• HOW TO COMPLETE THIS TASK:
Show all lines from the data that include the word "outcome".

Stored records:
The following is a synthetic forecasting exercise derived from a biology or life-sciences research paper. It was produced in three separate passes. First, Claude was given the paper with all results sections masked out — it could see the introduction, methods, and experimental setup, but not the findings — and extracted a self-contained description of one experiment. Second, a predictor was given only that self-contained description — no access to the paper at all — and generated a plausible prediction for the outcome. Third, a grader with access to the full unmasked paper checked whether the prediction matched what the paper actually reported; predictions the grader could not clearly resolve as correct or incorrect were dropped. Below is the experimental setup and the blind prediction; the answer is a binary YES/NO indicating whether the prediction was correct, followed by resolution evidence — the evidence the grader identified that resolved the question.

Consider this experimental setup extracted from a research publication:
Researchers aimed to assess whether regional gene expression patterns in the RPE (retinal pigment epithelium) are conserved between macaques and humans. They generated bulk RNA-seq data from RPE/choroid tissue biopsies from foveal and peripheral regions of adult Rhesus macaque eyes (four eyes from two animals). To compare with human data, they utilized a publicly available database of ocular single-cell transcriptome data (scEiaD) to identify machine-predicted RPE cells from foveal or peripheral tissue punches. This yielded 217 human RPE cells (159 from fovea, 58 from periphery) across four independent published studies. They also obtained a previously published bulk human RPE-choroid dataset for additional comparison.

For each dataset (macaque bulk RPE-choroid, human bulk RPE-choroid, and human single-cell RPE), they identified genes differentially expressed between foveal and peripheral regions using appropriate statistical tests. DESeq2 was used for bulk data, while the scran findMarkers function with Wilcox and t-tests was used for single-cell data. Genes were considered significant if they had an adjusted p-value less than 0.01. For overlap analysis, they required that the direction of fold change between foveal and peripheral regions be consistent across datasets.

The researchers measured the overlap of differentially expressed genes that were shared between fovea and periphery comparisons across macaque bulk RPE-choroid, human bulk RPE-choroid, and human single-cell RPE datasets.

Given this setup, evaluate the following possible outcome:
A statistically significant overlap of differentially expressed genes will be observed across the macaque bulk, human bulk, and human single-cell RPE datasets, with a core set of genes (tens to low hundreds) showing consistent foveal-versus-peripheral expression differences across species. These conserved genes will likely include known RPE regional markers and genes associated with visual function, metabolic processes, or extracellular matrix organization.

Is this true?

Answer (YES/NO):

• OUTPUT FOR THIS TASK:
The following is a synthetic forecasting exercise derived from a biology or life-sciences research paper. It was produced in three separate passes. First, Claude was given the paper with all results sections masked out — it could see the introduction, methods, and experimental setup, but not the findings — and extracted a self-contained description of one experiment. Second, a predictor was given only that self-contained description — no access to the paper at all — and generated a plausible prediction for the outcome. Third, a grader with access to the full unmasked paper checked whether the prediction matched what the paper actually reported; predictions the grader could not clearly resolve as correct or incorrect were dropped. Below is the experimental setup and the blind prediction; the answer is a binary YES/NO indicating whether the prediction was correct, followed by resolution evidence — the evidence the grader identified that resolved the question.
Given this setup, evaluate the following possible outcome:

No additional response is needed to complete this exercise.